Schneider S. M., Petrova T., Becker U. (eds.), Pension Maps: Visualising the Institutional Structure of Old Age Security in Europe. Munich: MPISOC, 2021.
The German Old Age Security System in 2020
By Simone M. Schneider, Max Planck Institute for Social Law and Social Policy
The German old age pension insurance system dates back to the Disability and Old Age Insurance Act of 1889. With the pension reform of 1957, the system was fundamentally reformed in order to provide ‘standard protection’ against financial risks in old age for a majority of the German workforce; private and occupational pension plans remained largely a private matter. Since 2001, and in response to severe financial pressures, the institutional landscape of the German old age pension system has changed profoundly and with it the intended pathways to achieve ‘standard protection’ in old age. On the one hand, legal measures were introduced that lowered the guaranteed pension benefit level of the statutory old age pension scheme. On the other hand, new regulations for occupational pensions were introduced and private, state-subsidised pension schemes were created. Although participation is still voluntary, supplementary pension schemes can no longer be perceived as simple ‘top-ups’ to public pensions; rather, they serve as ‘substitutes’ compensating deficits of a weakened public system. As of now, the legislator intends to provide ‘standard protection’ against financial risks in old age by an interplay of mandatory insurance in public pension schemes and (mostly) voluntary private investment in fully funded occupational or private schemes that are incentivised by state allowances and/or reductions of taxes and social security contributions. Other supplementary private pension plans may ‘top up’ pension benefits if used in conjunction with other forms of ‘standard protection’. The guarantee of a ‘minimum’ subsistence level for elderly persons is not a principal function of the German old age pension system, but was attained through special social assistance measures.
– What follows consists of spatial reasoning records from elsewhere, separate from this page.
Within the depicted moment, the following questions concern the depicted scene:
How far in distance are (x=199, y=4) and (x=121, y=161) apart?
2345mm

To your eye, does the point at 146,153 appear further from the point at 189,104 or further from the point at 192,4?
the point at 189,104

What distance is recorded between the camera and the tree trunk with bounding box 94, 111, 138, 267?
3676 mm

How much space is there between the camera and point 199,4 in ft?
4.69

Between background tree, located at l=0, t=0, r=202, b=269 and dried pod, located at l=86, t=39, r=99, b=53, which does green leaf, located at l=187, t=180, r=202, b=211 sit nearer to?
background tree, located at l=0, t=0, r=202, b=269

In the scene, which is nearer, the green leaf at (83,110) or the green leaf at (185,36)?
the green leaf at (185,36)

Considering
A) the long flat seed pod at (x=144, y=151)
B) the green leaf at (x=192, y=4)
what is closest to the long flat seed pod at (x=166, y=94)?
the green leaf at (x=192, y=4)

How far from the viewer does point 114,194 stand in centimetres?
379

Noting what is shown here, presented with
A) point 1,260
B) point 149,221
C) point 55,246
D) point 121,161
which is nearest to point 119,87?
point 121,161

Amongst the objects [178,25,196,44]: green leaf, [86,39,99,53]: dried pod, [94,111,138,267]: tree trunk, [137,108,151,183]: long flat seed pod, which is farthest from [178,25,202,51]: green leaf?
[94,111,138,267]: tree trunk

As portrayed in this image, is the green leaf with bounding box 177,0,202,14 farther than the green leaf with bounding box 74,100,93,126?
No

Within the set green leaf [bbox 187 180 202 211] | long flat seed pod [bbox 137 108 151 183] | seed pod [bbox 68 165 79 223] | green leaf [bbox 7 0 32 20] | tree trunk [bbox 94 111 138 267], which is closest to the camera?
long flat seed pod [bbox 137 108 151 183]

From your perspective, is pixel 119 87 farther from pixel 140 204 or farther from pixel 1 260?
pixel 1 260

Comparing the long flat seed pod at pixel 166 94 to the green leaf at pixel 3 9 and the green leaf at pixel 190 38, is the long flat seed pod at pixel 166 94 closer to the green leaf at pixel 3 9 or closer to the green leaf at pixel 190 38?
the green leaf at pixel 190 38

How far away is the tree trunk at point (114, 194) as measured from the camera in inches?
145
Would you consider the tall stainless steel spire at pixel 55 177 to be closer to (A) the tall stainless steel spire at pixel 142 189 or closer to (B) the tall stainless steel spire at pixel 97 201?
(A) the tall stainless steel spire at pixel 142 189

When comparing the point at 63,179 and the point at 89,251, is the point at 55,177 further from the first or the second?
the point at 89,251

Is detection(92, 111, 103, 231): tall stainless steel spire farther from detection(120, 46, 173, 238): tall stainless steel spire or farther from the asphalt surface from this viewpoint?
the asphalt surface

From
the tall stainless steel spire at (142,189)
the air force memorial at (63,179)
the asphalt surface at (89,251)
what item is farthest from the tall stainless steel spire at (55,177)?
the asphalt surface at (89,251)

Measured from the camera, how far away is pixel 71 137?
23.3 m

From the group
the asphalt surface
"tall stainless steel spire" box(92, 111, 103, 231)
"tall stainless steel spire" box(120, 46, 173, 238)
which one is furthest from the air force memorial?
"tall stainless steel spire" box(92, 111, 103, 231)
Standard Protection in Old Age
The statutory old age pension scheme (Gesetzliche Rentenversicherung) is by far the largest public scheme in which the majority of the German workforce is mandatorily insured. It is a pay-as-you-go (PAYG)-financed insurance scheme with benefits being linked to contributions paid throughout a person's career. Specific public pension schemes exist for distinct occupational groups who are excluded from mandatory insurance in the statutory old age pension scheme. The civil servants’ old age pension scheme (Beamtenversorgung) provides privileged treatment for civil servants, judges and soldiers. It is fully tax-financed, paid out of the general budget and commonly provides a high level of financial protection in old age, granting benefits based on earnings received at the end of a person’s career. Entrepreneurs and their families who work in the agricultural sector can only expect partial financial protection in old age from mandatory insurance in the heavily subsidised farmers’ old age security scheme (Landwirtschaftliche Altersvorsorge) with fixed (flat-rate) contributions. Financial protection for persons working in the liberal professions is organised within more than 90 autonomous and mostly fully funded old age pension schemes for the liberal professions (berufsständische Versorgungswerke). Due to their specific financing mechanisms, benefits tend to be higher compared to the statutory old age pension scheme. Persons not subject to mandatory insurance can join the statutory old age pension scheme on a voluntary basis.
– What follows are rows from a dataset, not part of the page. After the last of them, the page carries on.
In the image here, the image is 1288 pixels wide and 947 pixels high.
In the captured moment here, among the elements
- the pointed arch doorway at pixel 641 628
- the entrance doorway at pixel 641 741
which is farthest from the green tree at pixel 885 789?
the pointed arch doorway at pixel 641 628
State-regulated occupational pension plans (betriebliche Altersvorsorge) are (mostly) fully funded and provided by the employer. In general, participation of employees is voluntary with the exception of specific supplementary pension schemes that are mandatory for particular occupational groups such as the supplementary pension schemes for public service employees (Zusatzversorgung des öffentlichen Dienstes). Commonly, the choice of the organisational form of pension plans depends on agreements, often at company level, or is based on collective agreements. Pension plans are either implemented internally via the employer in the form of book reserves (Direktzusage) and support funds (Unterstützungskasse), or externally in the form of direct insurance (Direktversicherung; i.e. life insurance held by an employer on behalf of employees), a pension institution (Pensionskasse; i.e. a special type of life insurance company), or pension funds (Pensionsfonds). If not agreed otherwise, all employees are legally entitled to pay part of their income into a company’s pension plan (i.e. deferred compensation) in the form of a direct insurance, for which reductions of taxes and social security contributions are granted.
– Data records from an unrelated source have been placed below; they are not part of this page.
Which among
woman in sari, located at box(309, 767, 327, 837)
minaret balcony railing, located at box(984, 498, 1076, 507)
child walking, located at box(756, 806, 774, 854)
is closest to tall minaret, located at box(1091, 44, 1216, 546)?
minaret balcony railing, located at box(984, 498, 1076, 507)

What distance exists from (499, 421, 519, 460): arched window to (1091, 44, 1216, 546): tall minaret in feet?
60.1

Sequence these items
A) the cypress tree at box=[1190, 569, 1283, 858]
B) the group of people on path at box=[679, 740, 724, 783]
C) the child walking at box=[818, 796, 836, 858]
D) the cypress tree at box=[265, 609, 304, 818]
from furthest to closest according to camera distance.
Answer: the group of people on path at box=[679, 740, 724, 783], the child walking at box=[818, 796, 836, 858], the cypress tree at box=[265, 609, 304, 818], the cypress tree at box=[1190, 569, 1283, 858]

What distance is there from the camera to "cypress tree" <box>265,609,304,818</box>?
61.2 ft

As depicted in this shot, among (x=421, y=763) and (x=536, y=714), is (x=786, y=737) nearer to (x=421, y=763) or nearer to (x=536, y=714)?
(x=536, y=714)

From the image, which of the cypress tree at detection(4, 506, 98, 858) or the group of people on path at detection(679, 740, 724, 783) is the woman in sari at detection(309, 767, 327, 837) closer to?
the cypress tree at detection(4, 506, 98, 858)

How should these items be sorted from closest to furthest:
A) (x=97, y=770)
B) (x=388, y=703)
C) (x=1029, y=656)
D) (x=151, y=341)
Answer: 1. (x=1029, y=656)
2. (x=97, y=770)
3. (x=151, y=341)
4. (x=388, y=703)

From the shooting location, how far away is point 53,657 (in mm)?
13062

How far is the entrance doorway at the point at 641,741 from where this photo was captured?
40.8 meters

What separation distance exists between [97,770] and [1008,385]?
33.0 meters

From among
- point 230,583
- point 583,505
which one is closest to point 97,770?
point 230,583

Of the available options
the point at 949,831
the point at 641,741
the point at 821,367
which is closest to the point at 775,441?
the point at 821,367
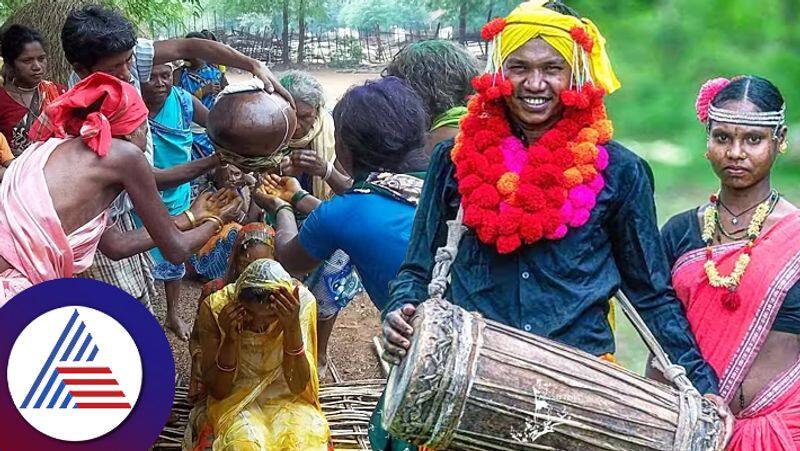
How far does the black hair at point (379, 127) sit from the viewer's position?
345cm

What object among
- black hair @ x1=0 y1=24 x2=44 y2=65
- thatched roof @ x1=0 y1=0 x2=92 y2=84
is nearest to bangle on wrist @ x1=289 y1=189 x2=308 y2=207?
black hair @ x1=0 y1=24 x2=44 y2=65

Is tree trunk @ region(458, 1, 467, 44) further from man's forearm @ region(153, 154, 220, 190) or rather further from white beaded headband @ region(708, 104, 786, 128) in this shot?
white beaded headband @ region(708, 104, 786, 128)

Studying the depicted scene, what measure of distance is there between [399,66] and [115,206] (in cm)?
155

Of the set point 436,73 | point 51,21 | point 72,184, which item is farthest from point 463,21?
point 72,184

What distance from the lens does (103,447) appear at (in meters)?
3.10

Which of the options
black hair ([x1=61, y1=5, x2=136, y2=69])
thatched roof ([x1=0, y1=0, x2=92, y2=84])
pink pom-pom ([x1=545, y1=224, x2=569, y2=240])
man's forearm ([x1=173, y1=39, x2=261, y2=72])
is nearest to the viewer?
pink pom-pom ([x1=545, y1=224, x2=569, y2=240])

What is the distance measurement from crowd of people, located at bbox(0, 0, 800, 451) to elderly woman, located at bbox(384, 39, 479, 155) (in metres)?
0.01

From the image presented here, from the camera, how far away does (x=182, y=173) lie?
425cm

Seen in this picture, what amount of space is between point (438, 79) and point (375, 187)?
1265 mm

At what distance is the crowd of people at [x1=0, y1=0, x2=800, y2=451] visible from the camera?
2586 millimetres

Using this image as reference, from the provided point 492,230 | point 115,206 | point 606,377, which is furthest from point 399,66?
point 606,377

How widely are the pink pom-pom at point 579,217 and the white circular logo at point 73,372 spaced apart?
153 centimetres

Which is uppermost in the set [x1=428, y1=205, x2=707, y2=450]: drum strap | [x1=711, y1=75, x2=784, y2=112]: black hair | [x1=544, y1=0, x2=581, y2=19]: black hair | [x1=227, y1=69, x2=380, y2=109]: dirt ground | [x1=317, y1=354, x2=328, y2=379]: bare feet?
[x1=544, y1=0, x2=581, y2=19]: black hair

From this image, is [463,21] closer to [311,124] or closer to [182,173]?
[311,124]
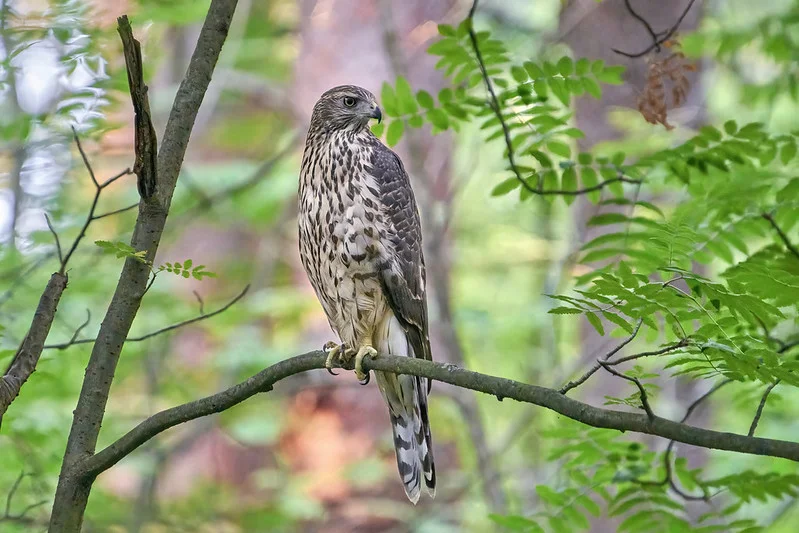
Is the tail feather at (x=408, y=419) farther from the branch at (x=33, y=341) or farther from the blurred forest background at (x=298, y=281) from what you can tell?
the branch at (x=33, y=341)

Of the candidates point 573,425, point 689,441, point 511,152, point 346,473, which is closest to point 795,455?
point 689,441

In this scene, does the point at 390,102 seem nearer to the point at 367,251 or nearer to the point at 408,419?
the point at 367,251

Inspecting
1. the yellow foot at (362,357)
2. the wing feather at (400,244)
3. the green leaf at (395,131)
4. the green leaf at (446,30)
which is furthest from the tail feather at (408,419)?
the green leaf at (446,30)

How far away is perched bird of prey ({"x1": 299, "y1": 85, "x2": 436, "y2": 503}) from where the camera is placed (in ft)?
12.0

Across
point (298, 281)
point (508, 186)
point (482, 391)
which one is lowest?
point (482, 391)

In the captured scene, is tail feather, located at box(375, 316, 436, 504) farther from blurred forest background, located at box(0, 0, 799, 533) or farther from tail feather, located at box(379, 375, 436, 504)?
blurred forest background, located at box(0, 0, 799, 533)

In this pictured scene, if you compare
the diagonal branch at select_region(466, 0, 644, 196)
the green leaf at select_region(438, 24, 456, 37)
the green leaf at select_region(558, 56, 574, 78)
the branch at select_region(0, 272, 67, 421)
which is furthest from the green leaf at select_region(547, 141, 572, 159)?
the branch at select_region(0, 272, 67, 421)

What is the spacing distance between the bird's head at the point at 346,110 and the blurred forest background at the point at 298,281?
788 mm

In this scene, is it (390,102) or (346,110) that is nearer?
(390,102)

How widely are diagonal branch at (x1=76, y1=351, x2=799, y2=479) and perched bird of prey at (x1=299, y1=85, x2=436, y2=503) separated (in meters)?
0.92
With the introduction of the Riester pension (Riester-Rente) in 2002, the state created a voluntary but state-subsidised, fully funded private pension scheme (private Altersvorsorge) accessible for persons mandatorily insured in a public pension scheme and their spouses (with the exception of the liberal professions). The state supports participation in the scheme by granting state allowances and extra tax refunds on contributions paid into certified/approved pension plans. Options of private pension plans are various, and range from bank savings plans, private pension insurance or investment fund savings plans, to combined savings and loan plans for owner-occupied residential property. Under certain conditions, employees participating in an externally implemented occupational pension plan can decide to participate in the Riester pension and benefit from its state subsidies.
In 2005, the state created another voluntary, fully funded private pension scheme, the so-called Rürup pension (Basisrente). The state supports participation in the scheme via tax deductions for certified/approved pension plans. The scheme was originally designed for the self-employed who are not mandatorily insured in public pension schemes and therefore without access to the Riester pension; however, all individuals with taxable income who reside in Germany can access the Rürup scheme. The Rürup pension serves as a ‘top-up’ to public pension benefits for persons who are covered by other forms of ‘standard protection’ in old age, in particular high earners. In addition, a range of more flexible, privately funded pension plans exist (e.g. in the form of life insurances) that can be used in conjunction with other pension schemes to top up pension benefits.
To guarantee a basic subsistence level for elderly persons with insufficient financial means, a basic income support scheme in old age (Grundsicherung im Alter) was introduced in 2003. The scheme explicitly targets poverty alleviation among elderly persons and is financed out of the general federal budget. The scheme is means-tested but differs from general social assistance measures. For example, no maintenance claims against children and parents with an annual income of less than EUR 100,000 are made. Income and assets of spouses, cohabiting civil partners and similar unions are considered, whereas certain personal income, such as parts of supplementary pension payments, and specified assets, such as self-used property/housing, are exempted from means testing. The scheme is legally independent of the statutory old age pension scheme, but forms part of social assistance in Germany.